Costs for the tank, pumps, filters, lamps, and coral rock exceeded $400, and the student often spends an hour a day on maintenance. After conducting the necessary research online, he even created a “hospital tank” to nurse his sick clownfish back to health.

He maintains that the relaxation he feels while watching his “ecosystem” is worth the investment. “They know who you are and when you’re around,” he said of his fish. “They get into position for their feeding.”

Because of the University policy prohibiting pets, however, most owners must take elaborate measures to hide the existence of their pets from Princeton’s fire safety inspectors. (A University spokeswoman said that there have been “a few” violations over the last two years for which students were fined and required to remove their pets.) For a senior in Spelman Hall and her kitten, Amadeus, the result has been a game of cat and mouse.

“One morning I woke up to a fire inspector at my door and had to shove him [the kitten] under the blankets with me,” she said. “Of course he was squirming around like crazy while I explained that the litter box belonged to my ‘crazy mother’ who visited with her cat twice a week.”

Despite the fact that Amadeus had mistaken her bed for his litter box one recent afternoon, his owner admits she cannot get enough of him.

“He’s my buddy,” she said, laughing as Amadeus hid under a mattress pad on her bed. “I talk to my cat all day long.
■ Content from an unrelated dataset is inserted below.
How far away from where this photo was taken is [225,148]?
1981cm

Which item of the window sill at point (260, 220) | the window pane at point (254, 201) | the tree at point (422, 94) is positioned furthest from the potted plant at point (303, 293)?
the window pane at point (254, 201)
I’m obsessed.”

Not all members of the animal kingdom are quite so welcome inside Princeton’s dorm rooms. The squirrels that overpopulate campus, subsisting on hearty diets of Frist pizza crusts, might now be considered the school’s unofficial mascot. Room-raiding squirrels always manage to exploit open windows during winter break, collecting a holiday feast from students’ pretzels, cereal, and chips.

During their sophomore year, Becca Shingleton ’06 and her roommates awoke to a bat circling the ceiling of their Walker quad. They were sent to Princeton Medical Center for a rabies consultation.

“Not only was it painful and annoying to have all the rabies shots,” Shingleton said, “but just the thought of having a flying rodent in your room is disgusting.”

Now that’s a troublesome mascot. end of article

Amy Sennett ’06 is a Woodrow Wilson School major from Milwaukee, Wis.